**Exercise goal**. Reproduce the part of the post on cloud music storage starting at "Now that Apple" and ending at "devices you own.", word for word.

**Passage shown**.
Now that Apple has announced their iCloud service, I thought I'd jot down some thoughts on music storage in the cloud -- that is, on some company's central server instead of on your PC, MP3 player, and other devices you own.

tl;dr - It's a great shortcut for the music industry's new business model of suing consumers en masse.

If you're not familiar with this topic, see these. (most not available in Canada yet, but for reference...)

Amazon Cloud Player (damn, Amazon has crappy URLs)
Google Music Beta
Apple iTunes Cloud

First, let's look at some underlying technology. Stay with me, it gets interesting in a bit. ;)

One central principle of any system where many people are storing the same thing is deduplication -- that is, when you upload a file and someone else uploads the same file, only one copy of the file itself is actually stored, and the tracking system has two records pointing to the same file. Any other means of setting up a system like this would require ridiculous amounts of storage space, and whatever else Amazon, Google, and Apple are, they are not stupid.

One way to do this is through the storage layer itself, using something like Opendedup or various similar commercial solutions. But if you have everyone uploading all their files through a common interface, as all these cloud systems do, it'd be simple enough to just do a quick checksum on the file (preferably before upload to save time/bandwidth) and match it to the checksum of any existing files in the system. If the file exists already, just add another pointer to that file. If it doesn't exist, upload the new one. This is certainly what Amazon and Google are doing. In the case of a file matched with iTunes Match, you don't even upload a file, they just point to Apple's official AAC version of the same track.

**Information provided**.

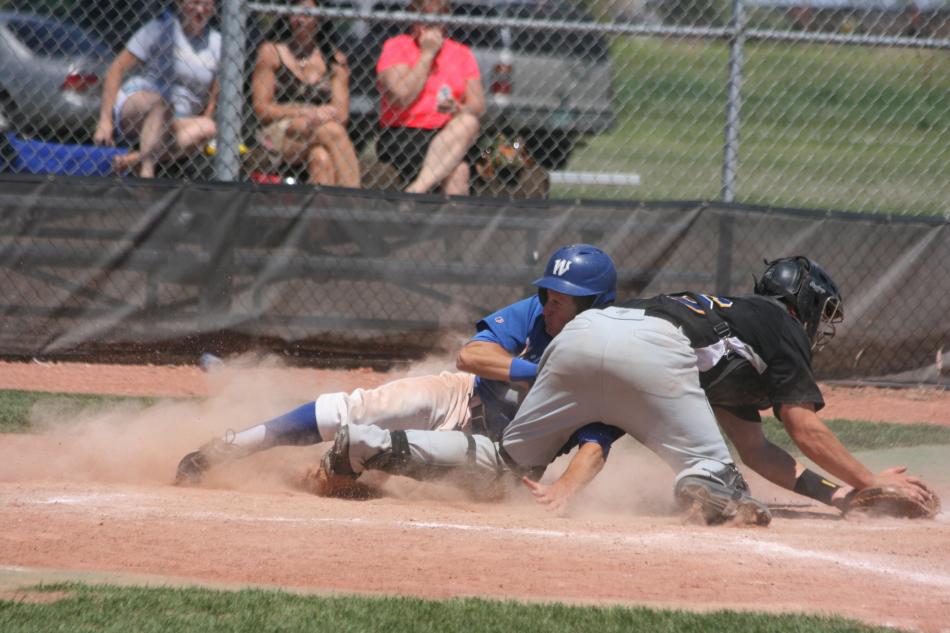 Matt Becker slides home.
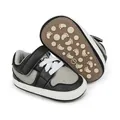 Detail view of the anti-slip soft sole on these black and grey infant learner shoes - 11cm Inner Length / Black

**Answer for the task**.
Now that Apple has announced their iCloud service, I thought I'd jot down some thoughts on music storage in the cloud -- that is, on some company's central server instead of on your PC, MP3 player, and other devices you own.